March 31, 
MINSK . Vyacheslav Selemenev, a leading researcher at the publications department of the National Archives of Belarus and a candidate of historical sciences who has studied thousands of documents from those years, told the Economy of Belarus magazine about how they sowed in the first post-war spring during an acute shortage of seeds, horses and tractors, and most importantly, men in the villages.  
"On April 1, 1943, almost immediately after the defeat of the Nazi troops at Stalingrad, the USSR State Planning Committee held a meeting in the Soviet rear on the restoration of agriculture. Although even 9 months later, at the beginning of December 1943, out of 90 districts in five regions of the Byelorussian SSR that existed before the Great Patriotic War, 31 were completely liberated from German troops and 14 - partially in Mogilev, Vitebsk, Polesie and Gomel," the interlocutor cites the data. 
Before the war, the BSSR had a population of 10 million, three quarters of which lived in villages. More than 9.5 thousand collective farms and 92 state farms have been given land for use in perpetuity. There are 341 machine and tractor stations, over 25 thousand cars, 9700 tractors and 1590 combines, not counting threshers, seeders and other useful mechanisms. And on average 57 horses for each agricultural collective. 
More than 8 thousand best workers were approved for the All-Union Agricultural Exhibition in 1941, 15 Belarusian state farms have their own stands there. Among them, for example, the Krynki breeding state farm (Polesia region) for raising 
cattle , awarded the Order of the Red Banner of Labor of the exhibition , which in 1940 milked 4100 liters of 
MILK per forage cow, had an average daily weight gain of 988 g for young animals.   

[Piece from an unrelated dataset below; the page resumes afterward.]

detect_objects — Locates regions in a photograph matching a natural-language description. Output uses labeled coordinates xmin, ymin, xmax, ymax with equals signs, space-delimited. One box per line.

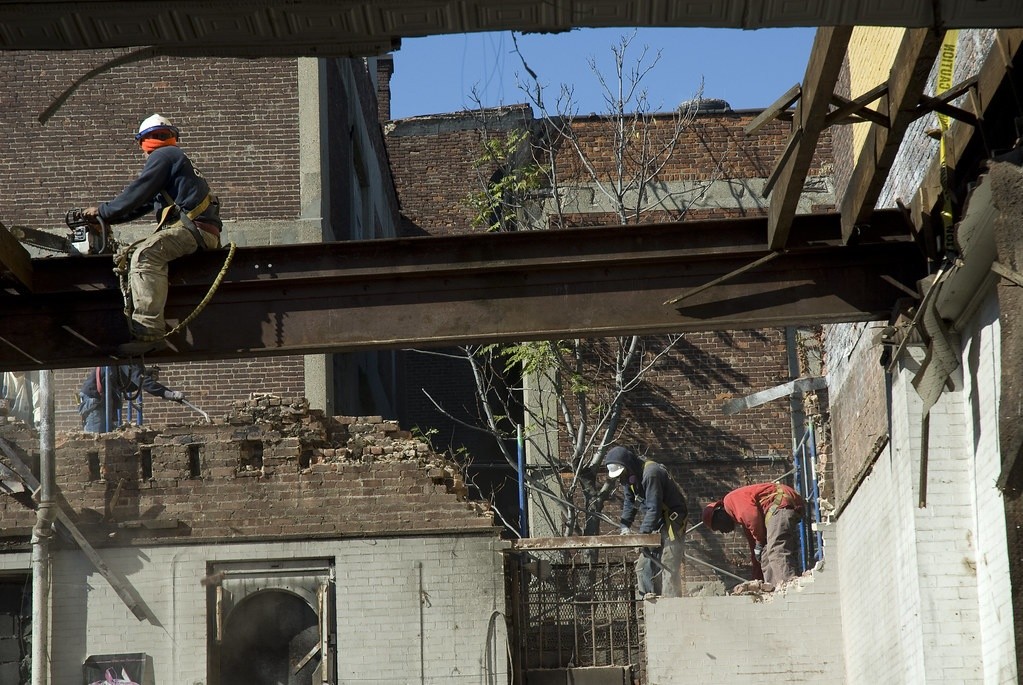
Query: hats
xmin=606 ymin=463 xmax=625 ymax=478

What do we have after three years of occupation? The first attempt to assess the economic and demographic situation in the liberated Byelorussian SSR was made in August 1944. Under the "secret" heading, the 
HEAD of the Central Statistical Administration of the USSR V. Starovsky reported to the Chairman of the USSR State Planning Committee N. Voznesensky that in the surveyed areas with a pre-war population of 6.4 million people (1.5 million urban and 4.9 million rural), 3.8 million (59%) remained, less than a third were city dwellers, and 3.4 million (69%) were rural residents. 
The technical equipment of collective farms and MTS was catastrophic - 9% of tractors and 4% of combines remained, less than a thousand machines, a third of horses, a quarter of 
cattle , 17% of sheep and goats, and 8% of pigs. Without proper veterinary care, foot-and-mouth disease, swine erysipelas, meningitis and equine scabies were rampant. Livestock breeding was ruined.